4. Konferansımız, Orta Doğu ve Kuzey Afrika halklarının tüm tarihsel, dil, kültür, gelenek, millet ve inanç yönlerinin farklılıklarının olmasına rağmen sorunlarının birbiriyle bağlantılı olduğu sonucuna varmıştır. Bu nedenle gençliğin kalkınma ve çözüm gücü olabilmesi için güç birliğinin acilen inşa edilmesi ve güçlendirilmesi gerekmektedir.
5. Bu güç birliğini sağlayabilmek ve Orta Doğu ve Kuzey Afrika gençliğinin konfederalizmine yönelik somut adımlar atabilmek için konferansımız, tüm kuruluşların temsilcilerinden oluşan bir koordinasyonu seçmiş ve görevlendirmiştir.
6. Konferansımız, kadının köleleştirilmesini ve erkeğin kadın üzerindeki otoritesini en temel ve esas sorun olarak ele almakta ve görmekte. Bu nedenle genç kadınların Ortadoğu’da demokratikleşmenin öncü gücü olduğunu belirtmektedir.
7. Konferansımız, halkı ve bölgesel inançları birbirine düşüren, varlığını inkar eden, ortak ve demokratik yaşamın önündeki en temel engel olan ulus-devlet projelerini çözüm olarak görmemekte ve bu bağlamda Bölgenin tüm bileşenlerinin kendi kaderini belirleme hakkını savunan demokratik ulus projesini çözüm ve mücadele yöntemi olarak görmektedir.
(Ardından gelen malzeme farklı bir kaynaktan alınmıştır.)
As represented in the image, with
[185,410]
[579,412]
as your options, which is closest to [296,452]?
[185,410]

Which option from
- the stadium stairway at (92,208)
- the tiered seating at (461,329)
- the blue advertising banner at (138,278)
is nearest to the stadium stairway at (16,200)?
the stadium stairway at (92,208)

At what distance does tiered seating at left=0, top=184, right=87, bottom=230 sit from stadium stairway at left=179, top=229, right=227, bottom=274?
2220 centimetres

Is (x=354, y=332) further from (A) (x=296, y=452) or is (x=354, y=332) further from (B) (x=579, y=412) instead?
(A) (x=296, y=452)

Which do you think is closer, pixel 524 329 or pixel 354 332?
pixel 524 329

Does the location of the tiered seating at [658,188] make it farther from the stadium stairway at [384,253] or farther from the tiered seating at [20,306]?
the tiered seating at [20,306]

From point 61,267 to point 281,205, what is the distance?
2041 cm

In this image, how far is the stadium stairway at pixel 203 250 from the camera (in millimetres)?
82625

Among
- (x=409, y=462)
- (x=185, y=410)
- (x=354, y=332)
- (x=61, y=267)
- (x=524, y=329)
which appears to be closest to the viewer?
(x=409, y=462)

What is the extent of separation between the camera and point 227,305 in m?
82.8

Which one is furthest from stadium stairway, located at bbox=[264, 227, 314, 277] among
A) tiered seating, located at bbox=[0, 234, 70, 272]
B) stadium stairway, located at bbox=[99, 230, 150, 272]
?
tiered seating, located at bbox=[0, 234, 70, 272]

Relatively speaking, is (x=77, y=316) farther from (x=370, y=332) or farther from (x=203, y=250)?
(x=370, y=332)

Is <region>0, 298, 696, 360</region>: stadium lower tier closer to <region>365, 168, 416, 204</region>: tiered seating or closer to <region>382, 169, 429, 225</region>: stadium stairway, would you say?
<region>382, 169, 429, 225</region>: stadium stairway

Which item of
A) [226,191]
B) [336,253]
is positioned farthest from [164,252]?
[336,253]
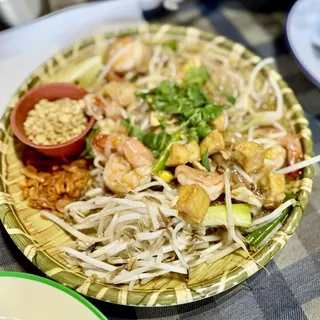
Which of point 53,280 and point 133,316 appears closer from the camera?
point 53,280

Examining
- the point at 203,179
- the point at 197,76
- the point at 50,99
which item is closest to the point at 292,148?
the point at 203,179

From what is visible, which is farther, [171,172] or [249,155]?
[171,172]

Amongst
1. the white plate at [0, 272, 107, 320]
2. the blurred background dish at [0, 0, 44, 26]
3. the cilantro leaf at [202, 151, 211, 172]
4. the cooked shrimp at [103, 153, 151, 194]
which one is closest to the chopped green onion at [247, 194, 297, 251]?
the cilantro leaf at [202, 151, 211, 172]

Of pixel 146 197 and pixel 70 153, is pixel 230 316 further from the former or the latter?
pixel 70 153

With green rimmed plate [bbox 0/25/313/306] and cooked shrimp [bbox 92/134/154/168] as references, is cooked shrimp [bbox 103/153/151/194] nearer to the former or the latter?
cooked shrimp [bbox 92/134/154/168]

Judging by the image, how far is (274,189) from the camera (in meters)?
1.91

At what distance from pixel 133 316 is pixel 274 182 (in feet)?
2.97

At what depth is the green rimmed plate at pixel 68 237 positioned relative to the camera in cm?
163

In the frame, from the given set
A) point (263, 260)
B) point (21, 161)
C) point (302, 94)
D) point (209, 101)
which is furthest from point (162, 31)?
point (263, 260)

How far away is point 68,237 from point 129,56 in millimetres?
1208

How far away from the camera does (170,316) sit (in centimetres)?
179

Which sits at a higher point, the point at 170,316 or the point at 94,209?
the point at 94,209

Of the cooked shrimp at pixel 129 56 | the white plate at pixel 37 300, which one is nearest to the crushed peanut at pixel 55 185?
the white plate at pixel 37 300

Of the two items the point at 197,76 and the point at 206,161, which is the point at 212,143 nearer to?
the point at 206,161
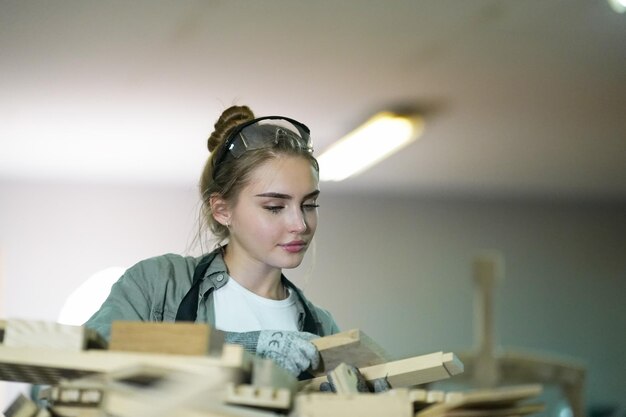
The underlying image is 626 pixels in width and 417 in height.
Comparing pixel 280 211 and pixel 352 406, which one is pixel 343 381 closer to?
pixel 352 406

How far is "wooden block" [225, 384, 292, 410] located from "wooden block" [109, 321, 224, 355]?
49 millimetres

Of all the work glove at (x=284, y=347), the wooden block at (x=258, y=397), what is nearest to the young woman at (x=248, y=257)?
the work glove at (x=284, y=347)

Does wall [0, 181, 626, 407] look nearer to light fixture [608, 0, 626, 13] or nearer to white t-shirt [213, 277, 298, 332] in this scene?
light fixture [608, 0, 626, 13]

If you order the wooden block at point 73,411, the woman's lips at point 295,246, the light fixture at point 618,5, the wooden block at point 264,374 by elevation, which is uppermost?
the light fixture at point 618,5

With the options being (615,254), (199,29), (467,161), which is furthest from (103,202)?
(615,254)

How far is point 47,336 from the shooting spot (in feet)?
3.03

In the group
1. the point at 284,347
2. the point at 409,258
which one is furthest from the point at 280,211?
the point at 409,258

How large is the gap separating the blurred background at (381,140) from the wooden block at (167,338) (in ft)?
7.22

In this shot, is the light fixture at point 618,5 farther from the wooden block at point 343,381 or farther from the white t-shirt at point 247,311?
the wooden block at point 343,381

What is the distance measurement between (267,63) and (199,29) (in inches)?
15.5

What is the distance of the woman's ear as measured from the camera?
5.52 feet

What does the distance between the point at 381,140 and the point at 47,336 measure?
12.2 ft

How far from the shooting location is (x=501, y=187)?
545 cm

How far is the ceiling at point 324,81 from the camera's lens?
3125 mm
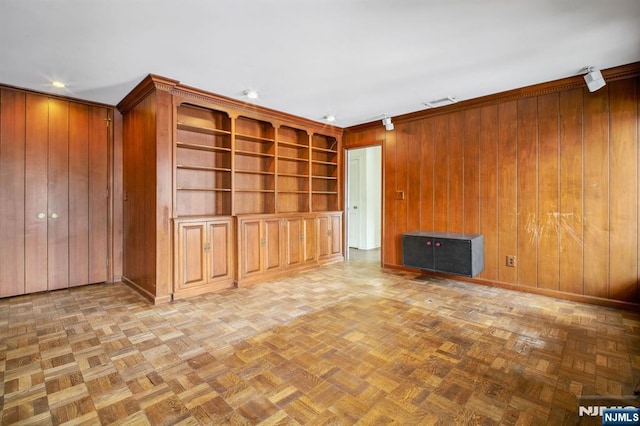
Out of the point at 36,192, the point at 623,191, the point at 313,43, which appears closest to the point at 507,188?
the point at 623,191

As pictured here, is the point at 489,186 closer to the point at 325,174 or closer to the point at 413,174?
the point at 413,174

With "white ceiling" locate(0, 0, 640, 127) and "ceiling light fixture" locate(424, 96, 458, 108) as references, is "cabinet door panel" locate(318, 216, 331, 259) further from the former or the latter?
"ceiling light fixture" locate(424, 96, 458, 108)

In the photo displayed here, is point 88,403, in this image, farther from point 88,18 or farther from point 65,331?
point 88,18

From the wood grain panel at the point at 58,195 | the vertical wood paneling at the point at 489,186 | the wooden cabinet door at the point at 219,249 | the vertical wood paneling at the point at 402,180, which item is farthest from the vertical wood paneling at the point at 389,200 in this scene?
the wood grain panel at the point at 58,195

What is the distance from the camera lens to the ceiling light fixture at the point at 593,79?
10.1ft

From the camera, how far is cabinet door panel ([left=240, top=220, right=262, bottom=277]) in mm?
4176

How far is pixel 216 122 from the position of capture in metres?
4.34

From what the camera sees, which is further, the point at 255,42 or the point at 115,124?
the point at 115,124

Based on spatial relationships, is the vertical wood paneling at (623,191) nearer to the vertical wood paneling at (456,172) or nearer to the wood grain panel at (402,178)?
the vertical wood paneling at (456,172)

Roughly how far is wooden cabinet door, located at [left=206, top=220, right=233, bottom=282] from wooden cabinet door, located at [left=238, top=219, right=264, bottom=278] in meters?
0.16

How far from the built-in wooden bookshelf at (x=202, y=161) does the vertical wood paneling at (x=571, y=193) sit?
4086 mm

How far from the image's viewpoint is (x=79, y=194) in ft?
13.5

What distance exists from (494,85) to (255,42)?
9.11 feet

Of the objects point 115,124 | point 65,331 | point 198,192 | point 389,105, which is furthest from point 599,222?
point 115,124
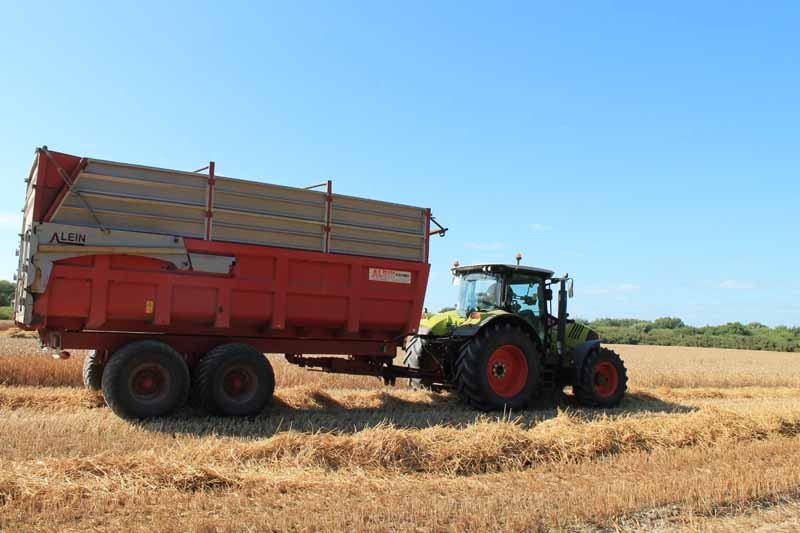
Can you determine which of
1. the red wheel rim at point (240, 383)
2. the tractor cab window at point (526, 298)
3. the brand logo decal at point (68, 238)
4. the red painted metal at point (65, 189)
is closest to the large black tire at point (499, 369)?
the tractor cab window at point (526, 298)

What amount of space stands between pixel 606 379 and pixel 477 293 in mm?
2492

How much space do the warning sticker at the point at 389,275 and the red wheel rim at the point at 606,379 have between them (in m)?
3.49

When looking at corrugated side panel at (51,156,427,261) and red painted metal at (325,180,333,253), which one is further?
red painted metal at (325,180,333,253)

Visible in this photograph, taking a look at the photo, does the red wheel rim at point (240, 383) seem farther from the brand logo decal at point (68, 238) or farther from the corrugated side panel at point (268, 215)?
the brand logo decal at point (68, 238)

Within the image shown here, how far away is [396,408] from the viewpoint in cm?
937

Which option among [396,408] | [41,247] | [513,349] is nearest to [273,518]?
[41,247]

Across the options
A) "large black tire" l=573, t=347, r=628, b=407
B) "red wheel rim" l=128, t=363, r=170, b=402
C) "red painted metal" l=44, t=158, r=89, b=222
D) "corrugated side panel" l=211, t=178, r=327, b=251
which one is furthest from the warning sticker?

8. Konferansımız, halkın meşru mücadelesini “terörizm” olarak nitelendiren yorumları reddeder ve her toplumun her türlü işgal ve baskıya karşı meşruiyetini savunma hakkına sahip olduğuna inanır.
9. Konferansımız yanlış bir ‘özgürlük’ anlayışıyla toplumu bölen, bireyciliği teşvik eden, gençleri yurtseverlik görevlerinden uzaklaştıran kapitalizme ve bunun liberalizmin ideolojisine, ataerkilliğe ve doğanın yağmalanmasına, doğanın tahrip edilmesine karşı olup her türlü baskıya karşı cinsiyet, kimlik, din, dil ve ulus temelinde mücadele edecek.
10. Konferansımız, Türk devletinin Libya’dan Kafkasya’ya, Yemen’den Kürdistan’a kadar kapitalist modernite güçlerinin çıkarları hizmetinde geliştirilen işgal politikalarını tüm halkların ortak düşmanı olarak görmektedir. Ortadoğu ve Kuzey Afrika’da Kürt halkının ve bölge halklarının ortak mücadelesini desteklemektedir.
11. Konferansımız, İsrail işgalini ve Filistin halkının katledilmesini kınamakta, Filistin halkının özgürlük mücadelesini meşru görmekte ve Yahudi halkı ile Filistin halkını karşı karşıya getiren her türlü projeyi reddetmektedir.”